═══ The data

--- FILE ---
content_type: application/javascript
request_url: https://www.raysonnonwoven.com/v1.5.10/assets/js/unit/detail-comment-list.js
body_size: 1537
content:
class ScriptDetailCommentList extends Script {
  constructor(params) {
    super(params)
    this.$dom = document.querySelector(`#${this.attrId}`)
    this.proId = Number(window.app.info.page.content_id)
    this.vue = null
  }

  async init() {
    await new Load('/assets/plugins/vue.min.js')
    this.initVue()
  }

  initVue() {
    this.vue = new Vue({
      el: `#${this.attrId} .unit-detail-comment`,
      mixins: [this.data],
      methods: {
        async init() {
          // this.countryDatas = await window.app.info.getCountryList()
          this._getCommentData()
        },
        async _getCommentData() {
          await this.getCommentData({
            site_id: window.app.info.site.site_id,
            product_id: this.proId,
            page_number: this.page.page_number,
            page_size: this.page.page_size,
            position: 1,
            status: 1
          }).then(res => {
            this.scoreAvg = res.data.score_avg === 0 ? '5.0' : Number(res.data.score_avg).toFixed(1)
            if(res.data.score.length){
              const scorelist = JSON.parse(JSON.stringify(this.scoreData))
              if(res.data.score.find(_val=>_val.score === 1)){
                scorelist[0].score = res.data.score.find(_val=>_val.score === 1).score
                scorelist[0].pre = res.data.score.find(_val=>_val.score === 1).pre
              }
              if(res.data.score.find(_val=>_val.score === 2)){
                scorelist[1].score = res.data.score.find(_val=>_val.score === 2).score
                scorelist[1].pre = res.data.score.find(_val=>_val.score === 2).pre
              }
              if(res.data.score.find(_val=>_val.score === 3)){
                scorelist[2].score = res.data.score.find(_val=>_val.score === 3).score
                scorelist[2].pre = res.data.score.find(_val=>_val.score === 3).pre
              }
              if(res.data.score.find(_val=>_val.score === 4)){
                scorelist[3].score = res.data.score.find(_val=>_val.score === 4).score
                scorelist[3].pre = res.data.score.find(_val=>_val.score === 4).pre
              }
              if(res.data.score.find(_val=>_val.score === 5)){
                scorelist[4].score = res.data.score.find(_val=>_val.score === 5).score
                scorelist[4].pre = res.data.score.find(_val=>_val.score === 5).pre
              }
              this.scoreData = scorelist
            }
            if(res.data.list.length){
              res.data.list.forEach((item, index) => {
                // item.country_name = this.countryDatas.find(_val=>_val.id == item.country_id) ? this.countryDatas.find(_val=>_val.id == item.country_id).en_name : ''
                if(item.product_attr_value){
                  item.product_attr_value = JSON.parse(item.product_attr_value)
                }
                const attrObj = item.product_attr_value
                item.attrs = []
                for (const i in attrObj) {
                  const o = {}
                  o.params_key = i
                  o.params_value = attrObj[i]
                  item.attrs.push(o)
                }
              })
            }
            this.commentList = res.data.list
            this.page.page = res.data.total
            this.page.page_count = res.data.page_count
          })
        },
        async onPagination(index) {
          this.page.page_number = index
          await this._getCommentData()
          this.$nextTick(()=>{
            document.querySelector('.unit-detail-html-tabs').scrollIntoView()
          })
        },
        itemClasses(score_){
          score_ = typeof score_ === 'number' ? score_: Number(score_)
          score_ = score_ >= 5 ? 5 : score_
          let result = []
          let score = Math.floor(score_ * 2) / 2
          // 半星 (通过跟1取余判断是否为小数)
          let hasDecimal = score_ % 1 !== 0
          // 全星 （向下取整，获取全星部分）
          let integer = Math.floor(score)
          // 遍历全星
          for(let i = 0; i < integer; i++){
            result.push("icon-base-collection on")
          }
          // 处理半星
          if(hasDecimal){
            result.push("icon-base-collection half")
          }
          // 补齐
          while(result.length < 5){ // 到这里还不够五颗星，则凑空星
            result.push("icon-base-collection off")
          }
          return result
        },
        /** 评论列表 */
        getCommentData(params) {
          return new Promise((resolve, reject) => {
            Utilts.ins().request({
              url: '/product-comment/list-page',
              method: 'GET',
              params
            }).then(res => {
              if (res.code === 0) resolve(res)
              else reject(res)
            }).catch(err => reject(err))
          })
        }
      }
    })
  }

══════

Aim of the exercise: Going back over the entries above, copy word for word every line from the one that has "item.product_attr_value = JSON.parse(item.product_attr_value)" on through the one that has "await this._getCommentData()".

Written answer:
                  item.product_attr_value = JSON.parse(item.product_attr_value)
                }
                const attrObj = item.product_attr_value
                item.attrs = []
                for (const i in attrObj) {
                  const o = {}
                  o.params_key = i
                  o.params_value = attrObj[i]
                  item.attrs.push(o)
                }
              })
            }
            this.commentList = res.data.list
            this.page.page = res.data.total
            this.page.page_count = res.data.page_count
          })
        },
        async onPagination(index) {
          this.page.page_number = index
          await this._getCommentData()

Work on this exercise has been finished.